* WHAT TO WORK ON *
Find the line that contains "How far away does" in the entries below. Output it and each later line exactly, and nothing else.

★ ★ ★ ★

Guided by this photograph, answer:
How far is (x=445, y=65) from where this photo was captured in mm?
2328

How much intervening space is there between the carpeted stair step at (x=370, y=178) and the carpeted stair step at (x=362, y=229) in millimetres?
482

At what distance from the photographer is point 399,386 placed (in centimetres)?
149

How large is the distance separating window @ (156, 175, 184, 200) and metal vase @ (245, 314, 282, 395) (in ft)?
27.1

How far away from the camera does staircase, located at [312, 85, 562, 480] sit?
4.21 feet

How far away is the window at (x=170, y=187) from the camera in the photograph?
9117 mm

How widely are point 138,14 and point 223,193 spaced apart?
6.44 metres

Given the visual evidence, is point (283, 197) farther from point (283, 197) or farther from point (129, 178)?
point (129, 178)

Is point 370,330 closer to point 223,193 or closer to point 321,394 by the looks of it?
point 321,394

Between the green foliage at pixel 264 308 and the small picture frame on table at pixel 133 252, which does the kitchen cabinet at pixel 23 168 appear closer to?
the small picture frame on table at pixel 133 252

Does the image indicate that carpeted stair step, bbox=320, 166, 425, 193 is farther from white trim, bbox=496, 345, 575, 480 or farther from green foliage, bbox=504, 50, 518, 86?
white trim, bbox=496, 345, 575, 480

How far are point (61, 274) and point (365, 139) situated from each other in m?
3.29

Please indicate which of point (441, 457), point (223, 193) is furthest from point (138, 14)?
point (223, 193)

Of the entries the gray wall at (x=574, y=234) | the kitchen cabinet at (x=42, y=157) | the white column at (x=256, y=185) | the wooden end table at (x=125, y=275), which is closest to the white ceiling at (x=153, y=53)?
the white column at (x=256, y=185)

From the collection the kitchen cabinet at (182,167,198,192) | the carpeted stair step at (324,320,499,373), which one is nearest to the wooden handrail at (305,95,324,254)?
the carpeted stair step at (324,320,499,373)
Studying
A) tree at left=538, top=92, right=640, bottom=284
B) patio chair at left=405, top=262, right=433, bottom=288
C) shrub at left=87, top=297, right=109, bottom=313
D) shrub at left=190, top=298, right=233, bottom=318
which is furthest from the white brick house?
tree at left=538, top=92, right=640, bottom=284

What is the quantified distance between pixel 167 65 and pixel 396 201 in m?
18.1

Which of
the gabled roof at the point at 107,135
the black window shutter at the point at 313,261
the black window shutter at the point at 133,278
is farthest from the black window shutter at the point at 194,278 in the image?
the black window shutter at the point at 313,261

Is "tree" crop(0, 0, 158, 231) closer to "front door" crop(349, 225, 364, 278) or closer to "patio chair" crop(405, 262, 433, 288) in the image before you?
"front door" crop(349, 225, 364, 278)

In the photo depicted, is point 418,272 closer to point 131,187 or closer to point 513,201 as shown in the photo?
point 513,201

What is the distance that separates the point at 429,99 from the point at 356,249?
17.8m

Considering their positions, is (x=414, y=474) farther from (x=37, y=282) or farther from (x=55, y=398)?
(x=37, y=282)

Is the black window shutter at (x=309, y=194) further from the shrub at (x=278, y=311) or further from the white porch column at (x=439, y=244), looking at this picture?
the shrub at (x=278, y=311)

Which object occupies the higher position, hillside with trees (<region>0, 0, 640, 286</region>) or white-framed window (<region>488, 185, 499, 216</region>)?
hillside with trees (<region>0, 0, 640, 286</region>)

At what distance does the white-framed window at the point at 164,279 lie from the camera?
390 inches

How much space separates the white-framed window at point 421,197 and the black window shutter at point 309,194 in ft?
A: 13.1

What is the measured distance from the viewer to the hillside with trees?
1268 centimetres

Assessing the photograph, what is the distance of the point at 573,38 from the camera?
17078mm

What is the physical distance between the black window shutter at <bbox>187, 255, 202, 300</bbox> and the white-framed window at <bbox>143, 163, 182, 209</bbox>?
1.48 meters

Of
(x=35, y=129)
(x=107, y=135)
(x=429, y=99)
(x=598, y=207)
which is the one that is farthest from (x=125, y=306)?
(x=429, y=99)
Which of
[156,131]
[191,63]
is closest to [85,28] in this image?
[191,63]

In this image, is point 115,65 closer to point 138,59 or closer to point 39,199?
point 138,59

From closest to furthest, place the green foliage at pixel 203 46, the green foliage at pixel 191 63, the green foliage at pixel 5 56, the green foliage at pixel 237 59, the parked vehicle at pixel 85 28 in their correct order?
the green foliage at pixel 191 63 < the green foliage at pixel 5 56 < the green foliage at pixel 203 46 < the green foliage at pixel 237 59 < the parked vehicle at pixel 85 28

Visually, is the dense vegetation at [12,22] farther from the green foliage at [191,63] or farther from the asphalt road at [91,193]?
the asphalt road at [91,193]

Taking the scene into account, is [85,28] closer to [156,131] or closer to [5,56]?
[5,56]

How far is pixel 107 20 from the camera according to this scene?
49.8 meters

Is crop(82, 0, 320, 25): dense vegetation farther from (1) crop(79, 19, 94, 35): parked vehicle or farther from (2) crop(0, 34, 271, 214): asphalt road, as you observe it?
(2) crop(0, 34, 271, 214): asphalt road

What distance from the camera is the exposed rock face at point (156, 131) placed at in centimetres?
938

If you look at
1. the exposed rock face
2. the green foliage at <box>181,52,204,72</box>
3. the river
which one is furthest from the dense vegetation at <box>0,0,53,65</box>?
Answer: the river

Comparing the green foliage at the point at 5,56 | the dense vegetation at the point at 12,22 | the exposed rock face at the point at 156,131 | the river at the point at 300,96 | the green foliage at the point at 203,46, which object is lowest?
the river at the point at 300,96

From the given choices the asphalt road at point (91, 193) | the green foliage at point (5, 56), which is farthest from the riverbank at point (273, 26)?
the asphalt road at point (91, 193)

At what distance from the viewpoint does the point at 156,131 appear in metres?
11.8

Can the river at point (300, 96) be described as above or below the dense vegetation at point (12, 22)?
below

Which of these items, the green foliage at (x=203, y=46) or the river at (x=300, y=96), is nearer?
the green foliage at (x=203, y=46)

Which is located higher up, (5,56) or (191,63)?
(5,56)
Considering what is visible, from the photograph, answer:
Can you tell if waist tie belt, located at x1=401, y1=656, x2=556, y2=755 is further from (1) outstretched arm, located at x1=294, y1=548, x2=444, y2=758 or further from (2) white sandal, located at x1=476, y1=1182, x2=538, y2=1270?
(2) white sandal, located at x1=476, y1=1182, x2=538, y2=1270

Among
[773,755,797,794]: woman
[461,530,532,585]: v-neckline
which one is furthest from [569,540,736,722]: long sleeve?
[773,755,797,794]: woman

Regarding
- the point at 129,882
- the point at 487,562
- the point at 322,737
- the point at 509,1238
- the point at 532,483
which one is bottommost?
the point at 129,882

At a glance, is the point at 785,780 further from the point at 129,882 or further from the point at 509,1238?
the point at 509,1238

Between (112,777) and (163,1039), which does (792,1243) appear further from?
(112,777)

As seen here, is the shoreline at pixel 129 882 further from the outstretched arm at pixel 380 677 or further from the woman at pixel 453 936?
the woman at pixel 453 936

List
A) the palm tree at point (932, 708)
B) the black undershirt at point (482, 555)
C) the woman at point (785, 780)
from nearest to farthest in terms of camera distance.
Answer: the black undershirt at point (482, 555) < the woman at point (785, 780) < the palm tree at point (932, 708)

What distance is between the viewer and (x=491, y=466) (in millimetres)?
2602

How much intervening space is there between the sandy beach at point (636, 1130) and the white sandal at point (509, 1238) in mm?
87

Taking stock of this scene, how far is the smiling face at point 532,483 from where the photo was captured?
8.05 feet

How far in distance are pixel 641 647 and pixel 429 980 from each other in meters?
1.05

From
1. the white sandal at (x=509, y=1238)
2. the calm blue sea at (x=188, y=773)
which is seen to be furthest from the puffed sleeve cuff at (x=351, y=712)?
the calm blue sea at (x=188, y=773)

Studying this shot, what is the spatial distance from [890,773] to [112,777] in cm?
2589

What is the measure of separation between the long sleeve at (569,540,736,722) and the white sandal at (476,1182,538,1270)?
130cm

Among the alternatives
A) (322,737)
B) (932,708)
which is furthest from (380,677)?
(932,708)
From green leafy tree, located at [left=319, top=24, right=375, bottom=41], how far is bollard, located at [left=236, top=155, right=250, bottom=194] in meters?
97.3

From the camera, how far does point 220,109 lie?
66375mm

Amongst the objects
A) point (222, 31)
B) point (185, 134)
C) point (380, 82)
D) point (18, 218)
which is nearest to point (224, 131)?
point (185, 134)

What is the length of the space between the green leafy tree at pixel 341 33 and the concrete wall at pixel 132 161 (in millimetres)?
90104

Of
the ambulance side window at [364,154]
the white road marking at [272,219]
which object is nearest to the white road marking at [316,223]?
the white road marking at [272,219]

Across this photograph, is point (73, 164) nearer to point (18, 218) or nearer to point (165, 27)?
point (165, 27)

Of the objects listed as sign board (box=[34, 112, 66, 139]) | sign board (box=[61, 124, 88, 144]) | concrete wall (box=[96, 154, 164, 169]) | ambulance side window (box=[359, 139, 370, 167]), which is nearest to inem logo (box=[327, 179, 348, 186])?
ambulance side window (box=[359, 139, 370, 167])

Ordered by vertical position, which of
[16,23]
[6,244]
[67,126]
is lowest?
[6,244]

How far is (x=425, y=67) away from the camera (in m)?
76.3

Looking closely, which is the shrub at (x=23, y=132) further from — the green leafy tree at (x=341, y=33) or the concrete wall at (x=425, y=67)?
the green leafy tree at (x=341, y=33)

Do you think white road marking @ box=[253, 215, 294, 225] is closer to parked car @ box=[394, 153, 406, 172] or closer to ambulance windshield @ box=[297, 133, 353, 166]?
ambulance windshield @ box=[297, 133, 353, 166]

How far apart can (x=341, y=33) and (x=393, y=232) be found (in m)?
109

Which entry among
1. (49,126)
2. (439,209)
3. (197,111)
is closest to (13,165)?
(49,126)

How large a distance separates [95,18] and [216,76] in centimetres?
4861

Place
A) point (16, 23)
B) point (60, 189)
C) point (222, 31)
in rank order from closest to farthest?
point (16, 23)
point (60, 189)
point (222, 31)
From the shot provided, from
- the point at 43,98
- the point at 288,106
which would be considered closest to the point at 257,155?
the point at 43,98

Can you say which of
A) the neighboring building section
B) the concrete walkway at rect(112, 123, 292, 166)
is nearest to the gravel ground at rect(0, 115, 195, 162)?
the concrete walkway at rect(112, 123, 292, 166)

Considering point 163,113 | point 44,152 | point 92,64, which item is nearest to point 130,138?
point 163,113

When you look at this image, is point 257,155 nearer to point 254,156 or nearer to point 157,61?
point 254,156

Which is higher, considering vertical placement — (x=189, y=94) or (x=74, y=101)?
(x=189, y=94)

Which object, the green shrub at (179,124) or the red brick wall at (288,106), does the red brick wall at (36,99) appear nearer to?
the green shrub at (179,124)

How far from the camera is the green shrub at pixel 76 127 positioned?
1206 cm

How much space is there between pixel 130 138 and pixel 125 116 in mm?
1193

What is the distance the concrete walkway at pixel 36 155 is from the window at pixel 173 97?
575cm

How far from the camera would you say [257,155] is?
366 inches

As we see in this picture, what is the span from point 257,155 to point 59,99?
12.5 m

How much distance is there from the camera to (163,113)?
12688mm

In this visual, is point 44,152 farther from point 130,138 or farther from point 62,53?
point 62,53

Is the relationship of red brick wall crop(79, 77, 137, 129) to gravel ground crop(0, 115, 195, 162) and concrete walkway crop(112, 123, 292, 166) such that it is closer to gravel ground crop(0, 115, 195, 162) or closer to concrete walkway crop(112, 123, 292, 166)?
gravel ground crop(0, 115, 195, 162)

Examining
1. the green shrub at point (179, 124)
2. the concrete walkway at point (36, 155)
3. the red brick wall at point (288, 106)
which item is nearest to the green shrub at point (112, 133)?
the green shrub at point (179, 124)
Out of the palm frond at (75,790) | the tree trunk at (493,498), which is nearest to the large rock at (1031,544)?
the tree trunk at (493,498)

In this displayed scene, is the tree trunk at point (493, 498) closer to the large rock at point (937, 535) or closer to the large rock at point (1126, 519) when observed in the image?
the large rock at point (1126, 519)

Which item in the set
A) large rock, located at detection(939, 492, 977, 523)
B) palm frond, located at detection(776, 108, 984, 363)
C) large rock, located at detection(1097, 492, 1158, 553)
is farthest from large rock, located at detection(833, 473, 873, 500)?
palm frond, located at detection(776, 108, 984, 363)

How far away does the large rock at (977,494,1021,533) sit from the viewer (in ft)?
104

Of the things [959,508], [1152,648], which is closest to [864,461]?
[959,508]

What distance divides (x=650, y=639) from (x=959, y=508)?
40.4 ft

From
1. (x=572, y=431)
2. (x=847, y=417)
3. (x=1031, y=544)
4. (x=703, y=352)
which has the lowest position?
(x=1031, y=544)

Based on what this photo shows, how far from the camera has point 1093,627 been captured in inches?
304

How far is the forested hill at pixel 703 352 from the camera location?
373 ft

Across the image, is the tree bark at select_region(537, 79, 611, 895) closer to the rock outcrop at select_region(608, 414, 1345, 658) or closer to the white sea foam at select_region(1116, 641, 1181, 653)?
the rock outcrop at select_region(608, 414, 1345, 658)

★ ★ ★ ★

* SOLUTION TO THE PROBLEM *
How far away does the large rock at (977,494,1021,533) sit from the viewer (in ft)?
104

Of the things [959,508], [1152,648], which is closest to [864,461]?
[959,508]

What distance divides (x=650, y=639) from (x=959, y=508)?
40.4 ft

From
1. (x=572, y=431)
2. (x=847, y=417)
3. (x=1031, y=544)
4. (x=703, y=352)
which has the lowest position?
(x=1031, y=544)

Based on what this photo shows, how far from the camera has point 1093,627 been captured in inches?
304

How far is the forested hill at pixel 703 352 from the camera location?
373 ft

Across the image, is the tree bark at select_region(537, 79, 611, 895) closer to the rock outcrop at select_region(608, 414, 1345, 658) or closer to the white sea foam at select_region(1116, 641, 1181, 653)?
the rock outcrop at select_region(608, 414, 1345, 658)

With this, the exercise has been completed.